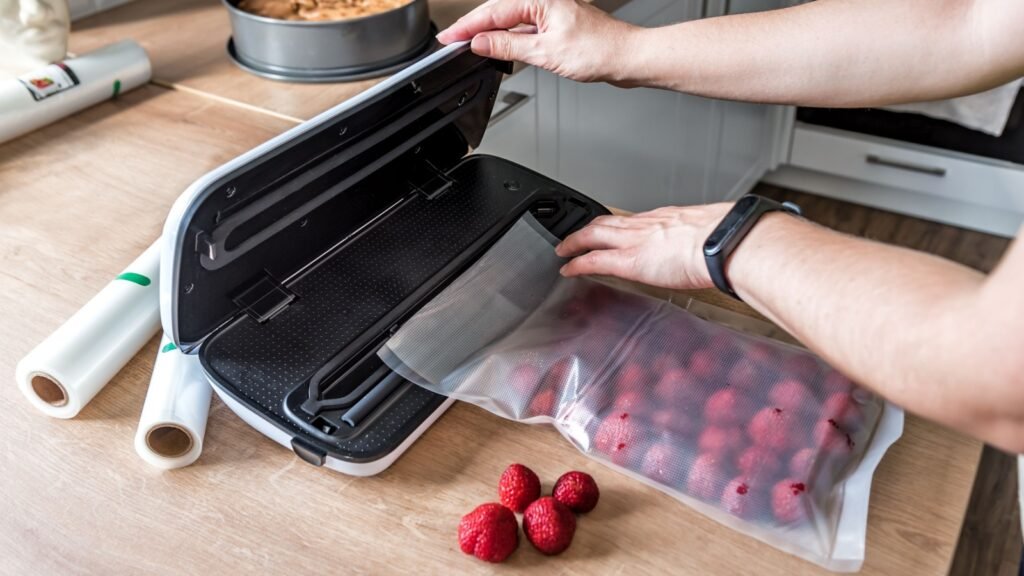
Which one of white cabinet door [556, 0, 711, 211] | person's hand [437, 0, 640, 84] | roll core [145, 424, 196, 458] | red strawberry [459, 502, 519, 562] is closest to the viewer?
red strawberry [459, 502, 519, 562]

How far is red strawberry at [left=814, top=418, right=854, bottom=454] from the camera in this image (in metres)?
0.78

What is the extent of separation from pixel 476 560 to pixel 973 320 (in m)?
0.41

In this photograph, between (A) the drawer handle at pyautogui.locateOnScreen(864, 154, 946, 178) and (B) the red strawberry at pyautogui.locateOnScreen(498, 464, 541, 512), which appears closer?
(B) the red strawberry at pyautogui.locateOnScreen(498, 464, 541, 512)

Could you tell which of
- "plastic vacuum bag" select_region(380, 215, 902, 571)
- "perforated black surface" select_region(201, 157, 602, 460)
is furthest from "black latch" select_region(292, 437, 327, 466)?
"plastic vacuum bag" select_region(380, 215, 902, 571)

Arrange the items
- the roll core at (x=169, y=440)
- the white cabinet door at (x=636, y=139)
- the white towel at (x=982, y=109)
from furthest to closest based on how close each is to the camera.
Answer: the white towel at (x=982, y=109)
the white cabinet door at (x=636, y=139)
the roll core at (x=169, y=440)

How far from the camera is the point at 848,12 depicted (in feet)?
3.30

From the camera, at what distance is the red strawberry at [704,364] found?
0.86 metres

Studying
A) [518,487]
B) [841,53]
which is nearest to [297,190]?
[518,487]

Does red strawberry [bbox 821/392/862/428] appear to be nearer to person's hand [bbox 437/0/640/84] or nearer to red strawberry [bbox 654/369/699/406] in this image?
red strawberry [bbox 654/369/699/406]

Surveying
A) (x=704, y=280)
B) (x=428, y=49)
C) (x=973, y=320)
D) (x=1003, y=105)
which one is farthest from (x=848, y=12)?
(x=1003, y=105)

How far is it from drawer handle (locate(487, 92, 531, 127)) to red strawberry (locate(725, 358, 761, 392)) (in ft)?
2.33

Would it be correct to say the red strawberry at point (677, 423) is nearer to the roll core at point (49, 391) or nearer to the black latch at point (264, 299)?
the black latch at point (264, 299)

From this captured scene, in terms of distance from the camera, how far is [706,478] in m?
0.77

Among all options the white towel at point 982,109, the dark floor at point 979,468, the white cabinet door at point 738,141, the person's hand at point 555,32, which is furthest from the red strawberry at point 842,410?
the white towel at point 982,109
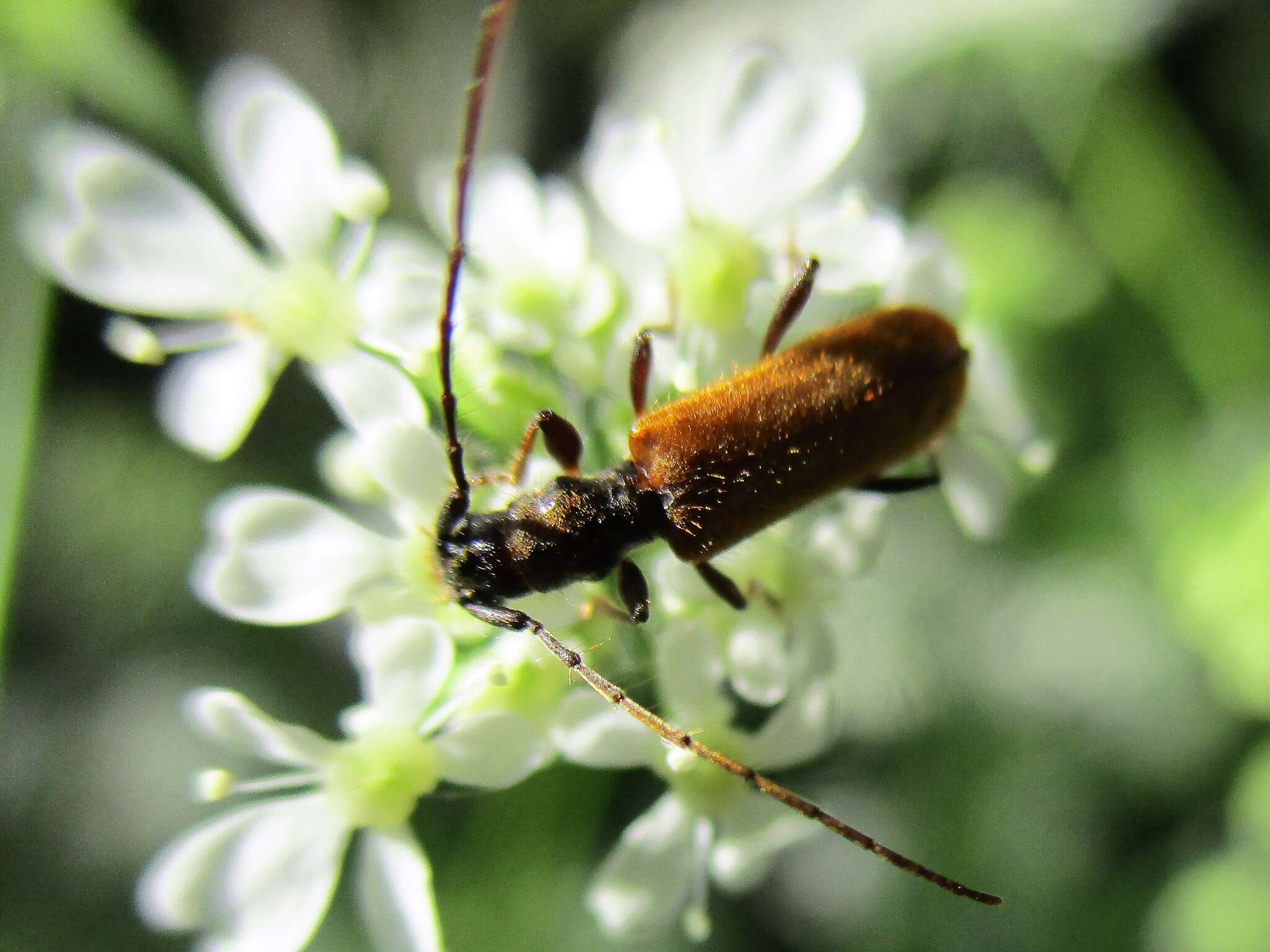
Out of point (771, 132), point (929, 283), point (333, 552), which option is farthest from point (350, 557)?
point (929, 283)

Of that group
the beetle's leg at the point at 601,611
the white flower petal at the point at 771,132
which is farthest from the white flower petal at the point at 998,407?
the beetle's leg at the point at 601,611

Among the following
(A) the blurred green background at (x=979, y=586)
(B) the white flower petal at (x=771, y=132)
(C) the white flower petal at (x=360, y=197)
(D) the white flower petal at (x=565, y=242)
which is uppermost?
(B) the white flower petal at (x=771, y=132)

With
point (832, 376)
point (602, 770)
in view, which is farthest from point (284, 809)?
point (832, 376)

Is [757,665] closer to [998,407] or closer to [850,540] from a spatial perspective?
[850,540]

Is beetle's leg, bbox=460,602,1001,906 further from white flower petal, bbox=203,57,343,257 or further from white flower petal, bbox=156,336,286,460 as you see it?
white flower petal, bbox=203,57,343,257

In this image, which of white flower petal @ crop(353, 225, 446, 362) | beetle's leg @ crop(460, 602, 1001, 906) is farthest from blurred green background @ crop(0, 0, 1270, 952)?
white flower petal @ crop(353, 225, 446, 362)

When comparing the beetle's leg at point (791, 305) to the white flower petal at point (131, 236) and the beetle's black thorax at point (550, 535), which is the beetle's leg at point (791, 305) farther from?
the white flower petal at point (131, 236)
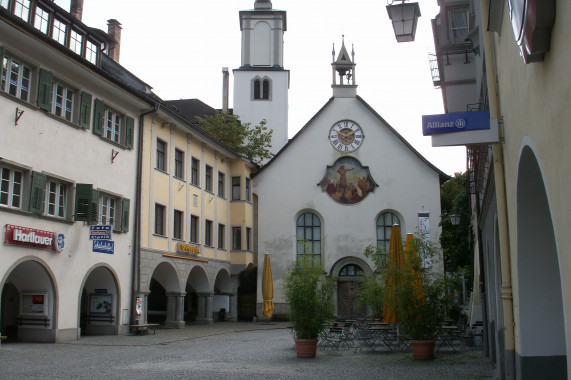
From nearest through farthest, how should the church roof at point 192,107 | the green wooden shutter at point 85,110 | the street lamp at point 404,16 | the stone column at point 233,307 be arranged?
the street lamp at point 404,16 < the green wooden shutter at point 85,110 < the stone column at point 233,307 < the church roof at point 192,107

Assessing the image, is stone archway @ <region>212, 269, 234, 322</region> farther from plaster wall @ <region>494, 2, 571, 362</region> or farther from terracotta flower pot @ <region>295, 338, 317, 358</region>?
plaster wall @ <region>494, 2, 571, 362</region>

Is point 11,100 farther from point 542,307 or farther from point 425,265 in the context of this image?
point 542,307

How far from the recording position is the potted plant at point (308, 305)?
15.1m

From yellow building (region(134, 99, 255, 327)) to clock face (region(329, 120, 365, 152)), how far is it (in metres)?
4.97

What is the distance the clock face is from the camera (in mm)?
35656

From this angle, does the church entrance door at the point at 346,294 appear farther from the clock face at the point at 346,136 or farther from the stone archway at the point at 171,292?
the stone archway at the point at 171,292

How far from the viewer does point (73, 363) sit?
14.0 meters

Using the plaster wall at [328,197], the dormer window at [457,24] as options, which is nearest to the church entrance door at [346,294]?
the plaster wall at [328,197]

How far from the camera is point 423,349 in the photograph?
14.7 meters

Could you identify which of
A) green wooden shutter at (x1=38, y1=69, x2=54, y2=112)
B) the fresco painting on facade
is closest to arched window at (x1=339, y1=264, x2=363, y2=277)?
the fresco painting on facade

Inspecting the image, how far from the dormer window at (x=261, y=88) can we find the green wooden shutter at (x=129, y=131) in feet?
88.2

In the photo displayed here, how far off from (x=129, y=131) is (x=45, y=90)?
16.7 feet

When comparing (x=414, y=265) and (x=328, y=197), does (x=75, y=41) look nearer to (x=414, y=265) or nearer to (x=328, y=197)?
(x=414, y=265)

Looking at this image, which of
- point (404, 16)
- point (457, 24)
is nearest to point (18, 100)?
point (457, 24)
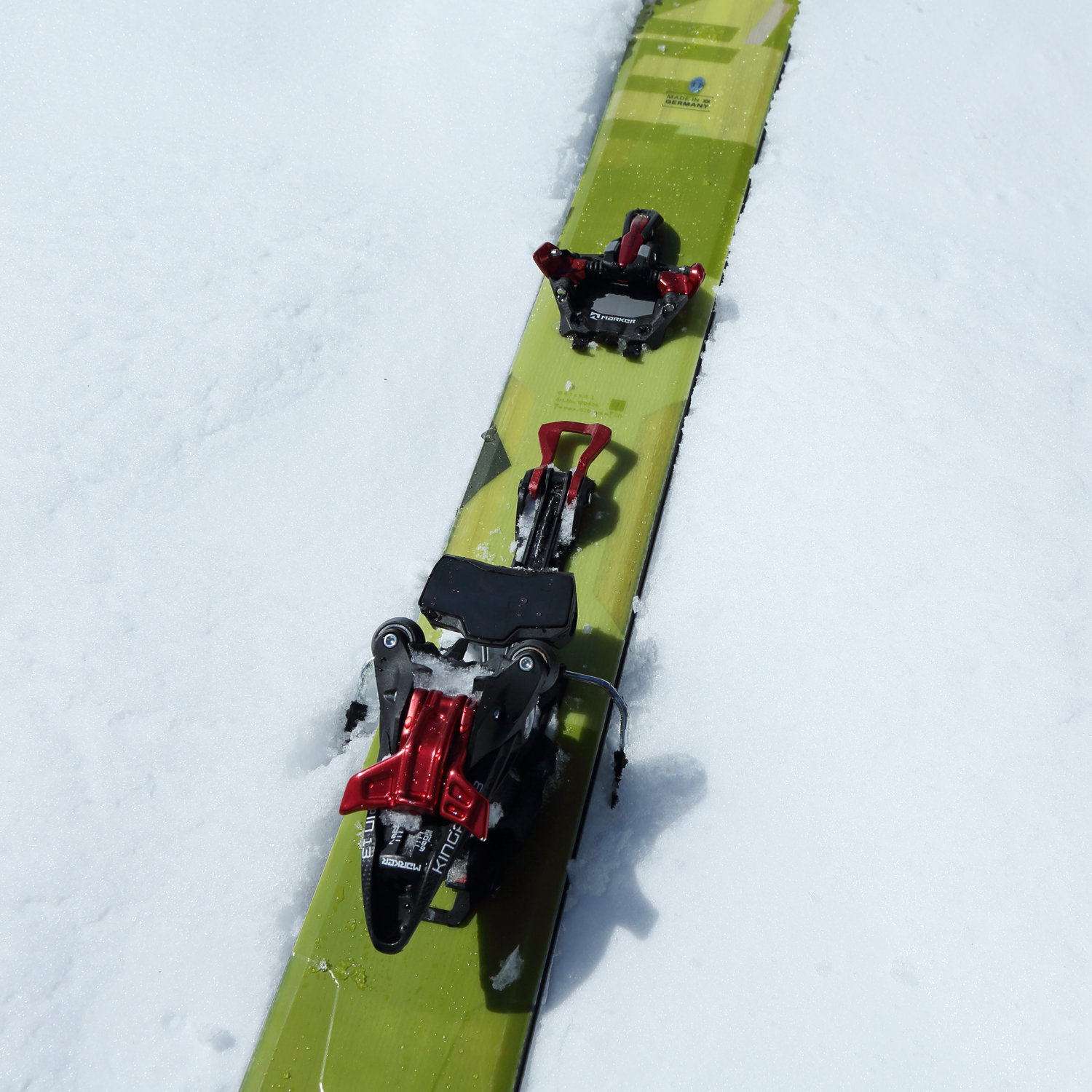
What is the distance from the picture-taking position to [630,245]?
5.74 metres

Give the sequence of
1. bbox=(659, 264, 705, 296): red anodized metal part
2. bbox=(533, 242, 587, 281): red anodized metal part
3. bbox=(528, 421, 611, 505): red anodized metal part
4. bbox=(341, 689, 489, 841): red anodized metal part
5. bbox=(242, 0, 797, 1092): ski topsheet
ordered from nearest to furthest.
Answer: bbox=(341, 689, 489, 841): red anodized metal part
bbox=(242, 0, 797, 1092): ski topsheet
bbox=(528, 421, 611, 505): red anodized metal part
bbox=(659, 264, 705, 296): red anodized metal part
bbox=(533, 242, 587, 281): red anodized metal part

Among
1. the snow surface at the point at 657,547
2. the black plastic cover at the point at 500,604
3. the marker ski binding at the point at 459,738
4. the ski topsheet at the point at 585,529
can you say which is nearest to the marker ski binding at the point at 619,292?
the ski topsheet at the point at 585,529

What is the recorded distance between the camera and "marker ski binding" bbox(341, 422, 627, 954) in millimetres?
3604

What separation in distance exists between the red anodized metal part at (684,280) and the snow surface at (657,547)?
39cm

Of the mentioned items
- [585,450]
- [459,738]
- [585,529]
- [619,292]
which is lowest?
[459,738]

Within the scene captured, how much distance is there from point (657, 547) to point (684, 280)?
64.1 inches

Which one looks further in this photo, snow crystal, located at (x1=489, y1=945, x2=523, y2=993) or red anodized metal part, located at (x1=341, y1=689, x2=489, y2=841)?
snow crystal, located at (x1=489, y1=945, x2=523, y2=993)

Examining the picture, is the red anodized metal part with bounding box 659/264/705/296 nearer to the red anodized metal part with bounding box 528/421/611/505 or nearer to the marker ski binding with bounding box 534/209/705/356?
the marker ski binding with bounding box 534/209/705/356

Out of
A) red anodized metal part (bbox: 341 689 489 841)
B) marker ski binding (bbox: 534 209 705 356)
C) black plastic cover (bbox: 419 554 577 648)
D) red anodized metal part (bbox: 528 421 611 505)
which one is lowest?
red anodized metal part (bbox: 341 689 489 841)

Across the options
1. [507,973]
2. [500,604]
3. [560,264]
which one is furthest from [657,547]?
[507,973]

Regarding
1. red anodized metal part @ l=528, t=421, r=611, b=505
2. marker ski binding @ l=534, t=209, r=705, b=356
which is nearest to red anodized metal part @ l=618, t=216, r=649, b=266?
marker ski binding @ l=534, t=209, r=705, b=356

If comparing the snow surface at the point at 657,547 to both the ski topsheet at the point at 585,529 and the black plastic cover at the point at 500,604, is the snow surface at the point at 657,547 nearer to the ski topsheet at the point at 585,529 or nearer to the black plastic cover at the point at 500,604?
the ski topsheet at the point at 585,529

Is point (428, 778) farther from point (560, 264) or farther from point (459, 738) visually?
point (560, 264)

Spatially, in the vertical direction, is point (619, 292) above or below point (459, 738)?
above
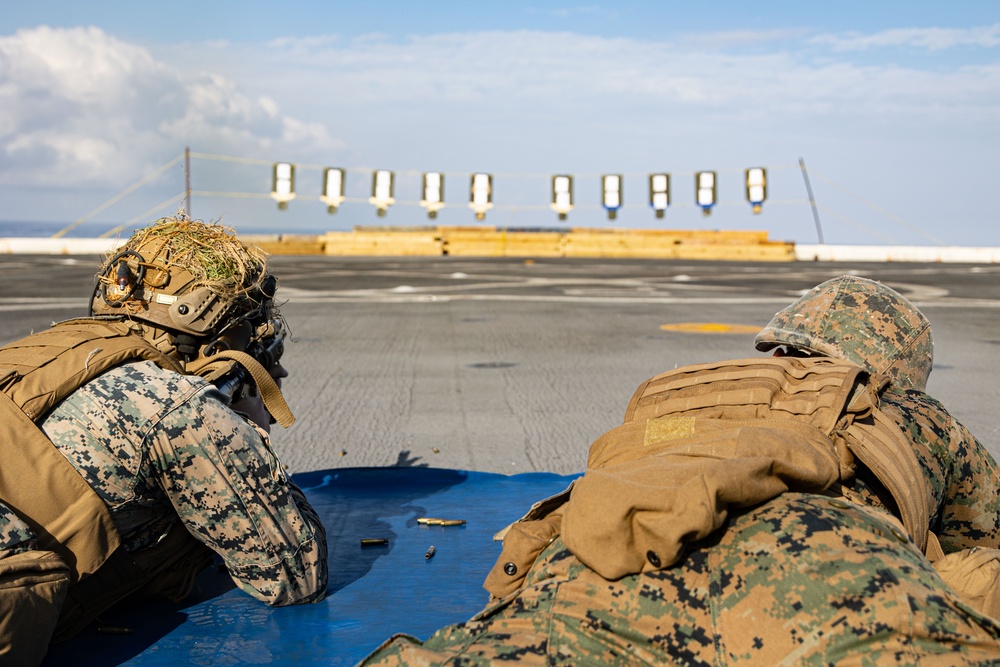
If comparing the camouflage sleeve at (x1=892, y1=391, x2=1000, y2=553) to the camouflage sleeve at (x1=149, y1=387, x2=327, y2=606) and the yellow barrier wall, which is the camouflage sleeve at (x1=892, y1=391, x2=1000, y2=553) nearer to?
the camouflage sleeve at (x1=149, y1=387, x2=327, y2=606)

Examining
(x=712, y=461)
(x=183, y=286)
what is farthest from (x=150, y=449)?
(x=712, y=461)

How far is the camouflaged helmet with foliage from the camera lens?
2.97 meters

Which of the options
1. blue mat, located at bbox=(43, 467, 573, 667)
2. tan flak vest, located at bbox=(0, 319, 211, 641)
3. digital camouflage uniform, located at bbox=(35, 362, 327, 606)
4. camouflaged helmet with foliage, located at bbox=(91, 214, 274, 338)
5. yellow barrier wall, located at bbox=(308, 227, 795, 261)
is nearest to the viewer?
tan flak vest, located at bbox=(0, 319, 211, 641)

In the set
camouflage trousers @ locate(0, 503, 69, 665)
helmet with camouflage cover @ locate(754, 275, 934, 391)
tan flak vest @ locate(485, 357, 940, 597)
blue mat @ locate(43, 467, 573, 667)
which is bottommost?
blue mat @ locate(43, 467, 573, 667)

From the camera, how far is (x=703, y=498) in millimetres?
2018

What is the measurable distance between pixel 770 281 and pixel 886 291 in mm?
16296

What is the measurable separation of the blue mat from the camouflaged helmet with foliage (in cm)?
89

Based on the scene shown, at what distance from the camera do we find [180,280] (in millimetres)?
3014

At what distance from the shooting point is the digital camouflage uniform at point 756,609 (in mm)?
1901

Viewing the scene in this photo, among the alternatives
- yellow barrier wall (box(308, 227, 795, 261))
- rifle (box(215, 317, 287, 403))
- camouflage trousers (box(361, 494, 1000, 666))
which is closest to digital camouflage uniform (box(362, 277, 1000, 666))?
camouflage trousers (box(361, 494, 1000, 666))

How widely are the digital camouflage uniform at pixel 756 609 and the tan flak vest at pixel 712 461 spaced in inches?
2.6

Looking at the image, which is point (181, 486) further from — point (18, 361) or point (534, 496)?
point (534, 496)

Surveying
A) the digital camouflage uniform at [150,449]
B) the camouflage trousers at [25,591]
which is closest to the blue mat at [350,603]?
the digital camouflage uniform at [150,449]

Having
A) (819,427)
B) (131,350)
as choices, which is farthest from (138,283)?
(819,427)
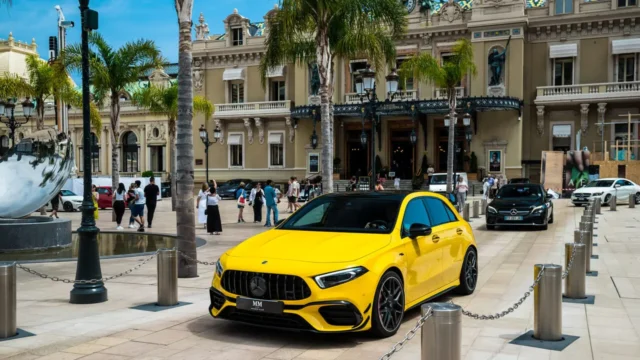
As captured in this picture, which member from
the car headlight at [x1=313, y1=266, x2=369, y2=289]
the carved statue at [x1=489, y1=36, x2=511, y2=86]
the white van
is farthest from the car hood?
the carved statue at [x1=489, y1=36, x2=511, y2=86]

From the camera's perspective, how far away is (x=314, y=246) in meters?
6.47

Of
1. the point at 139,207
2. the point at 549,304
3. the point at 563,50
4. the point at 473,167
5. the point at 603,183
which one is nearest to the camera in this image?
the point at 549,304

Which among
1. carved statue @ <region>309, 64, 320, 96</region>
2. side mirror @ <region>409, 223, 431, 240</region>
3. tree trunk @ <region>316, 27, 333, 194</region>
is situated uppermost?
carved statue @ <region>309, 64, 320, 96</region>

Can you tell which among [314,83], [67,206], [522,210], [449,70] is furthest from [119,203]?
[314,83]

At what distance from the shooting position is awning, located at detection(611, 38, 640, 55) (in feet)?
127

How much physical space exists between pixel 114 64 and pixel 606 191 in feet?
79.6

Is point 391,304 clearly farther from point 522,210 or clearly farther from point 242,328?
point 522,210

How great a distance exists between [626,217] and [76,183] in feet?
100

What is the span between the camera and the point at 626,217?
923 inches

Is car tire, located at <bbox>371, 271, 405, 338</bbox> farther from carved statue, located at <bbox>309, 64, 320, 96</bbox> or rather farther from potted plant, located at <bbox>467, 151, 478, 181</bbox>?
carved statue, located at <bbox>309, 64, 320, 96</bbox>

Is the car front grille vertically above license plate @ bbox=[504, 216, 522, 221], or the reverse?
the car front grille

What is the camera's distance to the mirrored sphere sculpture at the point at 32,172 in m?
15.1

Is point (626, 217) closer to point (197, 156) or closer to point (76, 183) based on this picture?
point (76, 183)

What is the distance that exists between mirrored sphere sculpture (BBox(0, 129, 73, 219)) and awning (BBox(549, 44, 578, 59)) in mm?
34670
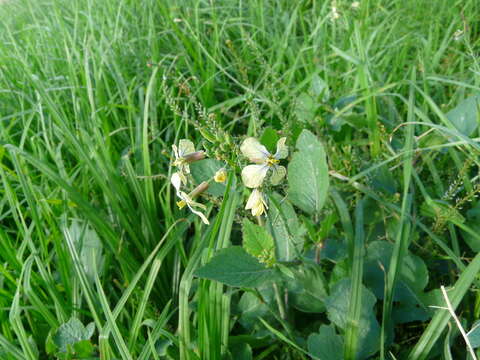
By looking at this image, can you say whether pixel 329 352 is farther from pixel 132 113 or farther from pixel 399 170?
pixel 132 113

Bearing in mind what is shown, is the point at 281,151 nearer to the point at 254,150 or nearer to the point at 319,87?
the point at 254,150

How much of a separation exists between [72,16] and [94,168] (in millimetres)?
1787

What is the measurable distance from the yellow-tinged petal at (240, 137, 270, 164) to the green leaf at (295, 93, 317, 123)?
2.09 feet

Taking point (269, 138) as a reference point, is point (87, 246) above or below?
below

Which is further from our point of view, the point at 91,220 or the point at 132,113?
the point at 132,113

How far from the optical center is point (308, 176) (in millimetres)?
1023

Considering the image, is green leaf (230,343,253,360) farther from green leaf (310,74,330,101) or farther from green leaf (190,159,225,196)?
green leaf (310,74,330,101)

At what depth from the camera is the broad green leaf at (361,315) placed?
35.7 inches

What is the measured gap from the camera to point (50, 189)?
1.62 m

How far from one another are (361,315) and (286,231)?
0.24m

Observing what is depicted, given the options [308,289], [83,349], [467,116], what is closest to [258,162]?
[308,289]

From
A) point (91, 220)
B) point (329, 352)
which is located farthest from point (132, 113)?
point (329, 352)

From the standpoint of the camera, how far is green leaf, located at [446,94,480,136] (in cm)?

▬▬▬▬▬▬▬▬▬▬

Your goal:
Format the stretch of the entries above from the line containing "Taking point (269, 138)" through the end of the entries as a numbered list, leaving out blank lines.

Response:
1. Taking point (269, 138) as a reference point, is point (87, 246) above or below?
2. below
3. Which is further from our point of view, the point at 91,220 or the point at 132,113?
4. the point at 132,113
5. How far from the optical center is point (308, 176) (in millimetres)?
6. 1023
7. Considering the image, is green leaf (230,343,253,360) farther from green leaf (310,74,330,101) or farther from green leaf (190,159,225,196)?
8. green leaf (310,74,330,101)
9. At what depth from the camera is the broad green leaf at (361,315) placed?
10. 35.7 inches
11. What is the measured gap from the camera to point (50, 189)?
12. 1.62 m
13. How far from one another are (361,315) and (286,231)?
14. 0.24m
15. Observing what is depicted, given the options [308,289], [83,349], [467,116], what is closest to [258,162]?
16. [308,289]
17. From
18. A) point (91, 220)
19. B) point (329, 352)
20. which is located farthest from point (132, 113)?
21. point (329, 352)
22. From the standpoint of the camera, how far is green leaf, located at [446,94,480,136] (in cm)?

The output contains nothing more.